■ What you have to do ■
Compute how many lines in the entries below contain "enrichment", and output nothing but the number.

■ Entries provided ■
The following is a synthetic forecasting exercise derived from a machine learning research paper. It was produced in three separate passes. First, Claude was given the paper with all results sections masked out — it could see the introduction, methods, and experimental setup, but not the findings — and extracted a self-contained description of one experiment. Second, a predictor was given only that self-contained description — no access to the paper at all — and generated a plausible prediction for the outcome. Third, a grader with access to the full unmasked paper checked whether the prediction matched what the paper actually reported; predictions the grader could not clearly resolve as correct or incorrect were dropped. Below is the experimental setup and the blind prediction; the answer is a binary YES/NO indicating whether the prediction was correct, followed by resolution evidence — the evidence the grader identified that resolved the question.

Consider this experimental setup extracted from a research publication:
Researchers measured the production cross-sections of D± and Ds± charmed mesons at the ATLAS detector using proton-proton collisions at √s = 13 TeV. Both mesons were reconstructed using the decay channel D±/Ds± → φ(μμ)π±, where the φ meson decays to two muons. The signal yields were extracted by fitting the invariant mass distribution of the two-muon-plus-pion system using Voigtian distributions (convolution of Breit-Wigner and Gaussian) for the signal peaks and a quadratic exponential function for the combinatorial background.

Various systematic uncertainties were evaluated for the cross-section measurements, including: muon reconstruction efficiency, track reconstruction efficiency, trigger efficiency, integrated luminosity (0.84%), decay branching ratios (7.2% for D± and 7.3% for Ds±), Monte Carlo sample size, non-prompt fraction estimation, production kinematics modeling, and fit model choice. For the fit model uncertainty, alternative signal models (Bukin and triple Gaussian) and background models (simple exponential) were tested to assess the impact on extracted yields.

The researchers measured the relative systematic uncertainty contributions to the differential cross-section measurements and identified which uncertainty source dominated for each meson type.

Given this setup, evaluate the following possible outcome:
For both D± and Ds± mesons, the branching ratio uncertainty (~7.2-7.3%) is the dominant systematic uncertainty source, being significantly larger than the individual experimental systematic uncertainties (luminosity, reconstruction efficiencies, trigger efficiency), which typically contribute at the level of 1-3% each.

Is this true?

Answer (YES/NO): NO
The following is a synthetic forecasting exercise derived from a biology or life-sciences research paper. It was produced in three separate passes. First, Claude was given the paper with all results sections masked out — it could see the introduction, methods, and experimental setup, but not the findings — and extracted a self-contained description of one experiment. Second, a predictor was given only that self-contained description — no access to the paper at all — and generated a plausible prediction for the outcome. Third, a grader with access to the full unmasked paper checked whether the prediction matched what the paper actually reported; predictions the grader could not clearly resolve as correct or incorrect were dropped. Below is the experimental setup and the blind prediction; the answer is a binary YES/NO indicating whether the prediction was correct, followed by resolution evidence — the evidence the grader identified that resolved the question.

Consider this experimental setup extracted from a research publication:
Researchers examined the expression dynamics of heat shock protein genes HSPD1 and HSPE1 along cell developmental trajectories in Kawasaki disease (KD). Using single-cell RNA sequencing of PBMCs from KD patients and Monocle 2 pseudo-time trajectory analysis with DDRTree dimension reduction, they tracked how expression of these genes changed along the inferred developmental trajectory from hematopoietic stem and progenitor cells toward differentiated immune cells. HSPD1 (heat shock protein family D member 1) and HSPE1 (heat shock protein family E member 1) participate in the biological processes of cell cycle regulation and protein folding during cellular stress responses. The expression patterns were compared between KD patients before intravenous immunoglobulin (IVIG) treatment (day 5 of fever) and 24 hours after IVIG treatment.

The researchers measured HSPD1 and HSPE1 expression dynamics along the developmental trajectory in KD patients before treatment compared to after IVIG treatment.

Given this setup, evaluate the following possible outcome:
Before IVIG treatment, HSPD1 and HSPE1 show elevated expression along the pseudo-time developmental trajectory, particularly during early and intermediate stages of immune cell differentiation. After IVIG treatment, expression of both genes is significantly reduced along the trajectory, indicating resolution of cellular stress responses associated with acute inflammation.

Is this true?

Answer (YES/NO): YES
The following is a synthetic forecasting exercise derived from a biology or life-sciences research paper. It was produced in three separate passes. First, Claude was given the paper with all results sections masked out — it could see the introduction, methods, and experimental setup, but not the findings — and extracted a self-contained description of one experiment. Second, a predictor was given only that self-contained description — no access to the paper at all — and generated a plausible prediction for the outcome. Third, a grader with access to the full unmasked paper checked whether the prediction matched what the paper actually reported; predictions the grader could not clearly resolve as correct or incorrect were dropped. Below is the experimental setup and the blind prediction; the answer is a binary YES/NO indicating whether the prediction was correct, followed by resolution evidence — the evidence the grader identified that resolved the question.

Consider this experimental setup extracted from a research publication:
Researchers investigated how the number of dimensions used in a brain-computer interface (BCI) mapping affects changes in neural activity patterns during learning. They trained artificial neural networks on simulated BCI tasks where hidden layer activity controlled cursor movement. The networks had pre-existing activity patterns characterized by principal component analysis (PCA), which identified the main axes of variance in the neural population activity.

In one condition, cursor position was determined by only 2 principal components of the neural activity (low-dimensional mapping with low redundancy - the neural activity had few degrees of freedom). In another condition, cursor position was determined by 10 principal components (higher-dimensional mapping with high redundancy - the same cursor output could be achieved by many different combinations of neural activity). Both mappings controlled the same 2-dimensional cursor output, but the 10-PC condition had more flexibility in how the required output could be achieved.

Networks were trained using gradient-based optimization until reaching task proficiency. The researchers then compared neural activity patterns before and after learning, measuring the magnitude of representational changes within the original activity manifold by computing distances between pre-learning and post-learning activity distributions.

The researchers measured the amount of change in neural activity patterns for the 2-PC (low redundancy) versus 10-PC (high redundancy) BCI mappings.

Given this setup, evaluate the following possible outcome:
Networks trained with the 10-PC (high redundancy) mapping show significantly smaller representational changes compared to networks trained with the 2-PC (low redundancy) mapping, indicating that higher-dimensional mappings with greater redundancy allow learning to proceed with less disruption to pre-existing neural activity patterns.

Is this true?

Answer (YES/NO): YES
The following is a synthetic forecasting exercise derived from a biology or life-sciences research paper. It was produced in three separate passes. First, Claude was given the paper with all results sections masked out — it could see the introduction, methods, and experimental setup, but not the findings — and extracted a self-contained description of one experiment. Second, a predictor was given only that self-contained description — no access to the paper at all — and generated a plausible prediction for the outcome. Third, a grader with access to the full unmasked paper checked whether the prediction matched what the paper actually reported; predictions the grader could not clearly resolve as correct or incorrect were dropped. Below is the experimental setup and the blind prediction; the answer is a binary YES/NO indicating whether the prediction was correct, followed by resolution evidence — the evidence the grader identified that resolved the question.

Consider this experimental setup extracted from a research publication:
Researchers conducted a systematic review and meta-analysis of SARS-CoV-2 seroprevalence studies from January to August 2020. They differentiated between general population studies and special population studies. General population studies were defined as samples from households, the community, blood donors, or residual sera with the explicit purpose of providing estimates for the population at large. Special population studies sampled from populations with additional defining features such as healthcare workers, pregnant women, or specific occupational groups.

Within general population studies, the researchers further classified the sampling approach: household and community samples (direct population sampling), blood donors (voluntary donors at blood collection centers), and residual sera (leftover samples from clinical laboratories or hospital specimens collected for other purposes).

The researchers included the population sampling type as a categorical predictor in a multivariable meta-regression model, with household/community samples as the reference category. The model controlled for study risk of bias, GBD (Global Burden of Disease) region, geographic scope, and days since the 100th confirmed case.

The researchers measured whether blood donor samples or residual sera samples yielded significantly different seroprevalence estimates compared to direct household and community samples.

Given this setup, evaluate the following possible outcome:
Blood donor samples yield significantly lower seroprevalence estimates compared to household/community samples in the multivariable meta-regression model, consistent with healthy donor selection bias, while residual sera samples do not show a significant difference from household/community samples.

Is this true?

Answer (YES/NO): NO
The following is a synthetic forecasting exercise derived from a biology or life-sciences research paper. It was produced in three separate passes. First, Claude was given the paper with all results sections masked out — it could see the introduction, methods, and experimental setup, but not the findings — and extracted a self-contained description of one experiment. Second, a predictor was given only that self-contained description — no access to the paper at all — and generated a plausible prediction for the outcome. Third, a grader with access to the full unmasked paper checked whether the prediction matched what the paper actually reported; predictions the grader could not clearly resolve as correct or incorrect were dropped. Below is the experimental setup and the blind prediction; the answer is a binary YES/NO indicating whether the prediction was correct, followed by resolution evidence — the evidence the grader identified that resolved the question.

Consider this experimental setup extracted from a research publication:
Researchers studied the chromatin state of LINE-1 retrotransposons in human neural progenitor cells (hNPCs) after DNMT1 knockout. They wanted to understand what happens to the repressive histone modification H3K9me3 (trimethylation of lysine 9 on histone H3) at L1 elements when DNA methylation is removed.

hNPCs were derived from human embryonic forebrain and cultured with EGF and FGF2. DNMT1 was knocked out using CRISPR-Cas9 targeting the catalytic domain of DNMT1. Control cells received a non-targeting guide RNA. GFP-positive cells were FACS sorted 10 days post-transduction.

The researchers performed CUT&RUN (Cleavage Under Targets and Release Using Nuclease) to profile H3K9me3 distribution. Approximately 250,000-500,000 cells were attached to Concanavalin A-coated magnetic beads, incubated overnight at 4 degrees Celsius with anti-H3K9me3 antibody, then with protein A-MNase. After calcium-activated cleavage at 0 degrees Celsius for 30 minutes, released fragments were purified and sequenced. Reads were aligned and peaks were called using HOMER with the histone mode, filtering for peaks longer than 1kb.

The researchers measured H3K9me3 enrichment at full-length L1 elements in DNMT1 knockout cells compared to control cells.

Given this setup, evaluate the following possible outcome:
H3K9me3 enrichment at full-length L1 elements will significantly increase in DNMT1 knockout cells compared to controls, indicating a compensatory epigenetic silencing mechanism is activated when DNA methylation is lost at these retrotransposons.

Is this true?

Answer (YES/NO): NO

■ Task response ■
2